2

What is a regex I can write in bash for parsing a line and extracting text that can be found between two | (so that would be ex: 1: |hey| 2: |boy|) and keeping those words in some sort of array?

Andy Lester
  • 86,927
  • 13
  • 98
  • 148
syker
  • 10,486
  • 16
  • 53
  • 66
  • Is your example "ex: 1: |hey| 2: |boy|" a sample LINE to parse or the RESULTS of parsing a line? If the latter, what is a sample line that would produce those results? I can think of a number of approaches but they depend on what your input looks like, and which approach is "best" depends on what you do next with the "array". – Stephen P Apr 08 '10 at 22:01
  • the example is a sample LINE. in fact the example can be on new lines. – syker Apr 08 '10 at 22:02
  • what i want to do with the array is to just print it out in a special formatted order (like say commas in between) and sort it as well – syker Apr 08 '10 at 22:03

5 Answers5

2

no need complicated regular expression.
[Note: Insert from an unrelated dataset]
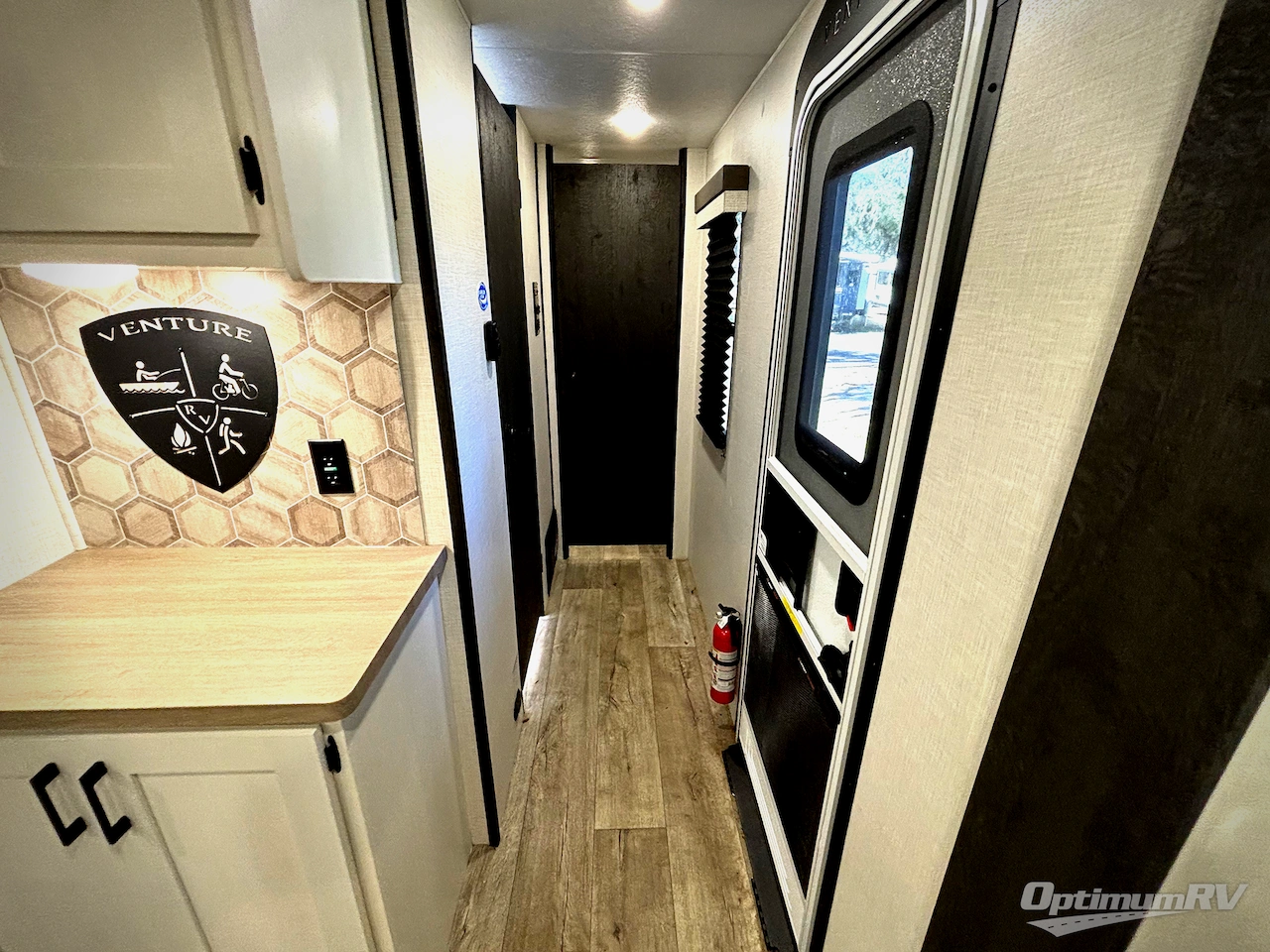 2025 Venture Sienna SA293VIK Photo 7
Split on "|", then every 2nd element is what you want

#!/bin/bash
declare -a array
s="|hey| 2: |boy|"
IFS="|"
set -- $s
array=($@)
for((i=1;i<=${#array[@]};i+=2))
do
 echo ${array[$i]}
done

output

$ ./shell.sh
hey
boy

using awk

$ echo s="|hey| 2: |boy|" |  awk -F"|" '{for(i=2;i<=NF;i+=2)print $i}'
hey
boy
ghostdog74
  • 307,646
  • 55
  • 250
  • 337
  • +1 Nice use of IFS, set and (). But, this approach won't work if the left and right delimiters differ (say, '') and the order is meaningful, or the delimiter were multi-character (say, "--"). A regex approach is more general/flexible, IMHO. – Kevin Little Apr 09 '10 at 03:59
  • to make it more flexible is not difficult either. until that is required by OP, it will be left as it is. – ghostdog74 Apr 09 '10 at 04:17
1
$ foundall=$(echo '1: |hey| 2: |boy|' | sed -e 's/[^|]*|\([^|]\+\)|/\1 /g')
$ echo $foundall
hey boy
$ for each in ${foundall}
> do
>  echo ${each}
> done
hey
boy
Stephen P
  • 13,862
  • 2
  • 43
  • 65
0

Use sed -e 's,.*|\(.*\)|.*,\1,'

Dennis Williamson
  • 324,833
  • 88
  • 366
  • 429
syker
  • 10,486
  • 16
  • 53
  • 66
0

In your own answer, you output what's between the last pair of pipes (assuming there are more than two pipes on a line).

This will output what's between the first pair:

sed -e 's,[^|]*|\([^|]*\)|.*,\1,'

This will output what's between the outermost pair (so it will show pipes that appear between them):

sed -e 's,[^|]*|\(.*\)|.*,\1,'
Dennis Williamson
  • 324,833
  • 88
  • 366
  • 429
0
#!/bin/bash

_str="ex: 1: |hey| 2: |boy|"
_re='(\|[^|]*\|)(.*)'  # in group 1 collect 1st occurrence of '|stuff|';
                       # in group 2 collect remainder of line. 

while [[ -n $_str ]];do
   [[ $_str =~ $_re ]]
   [[ -n ${BASH_REMATCH[1]} ]] && echo "Next token is '${BASH_REMATCH[1]}'"
   _str=${BASH_REMATCH[2]}
done

yields

Next token is '|hey|'
Next token is '|boy|'
Kevin Little
  • 11,884
  • 5
  • 37
  • 46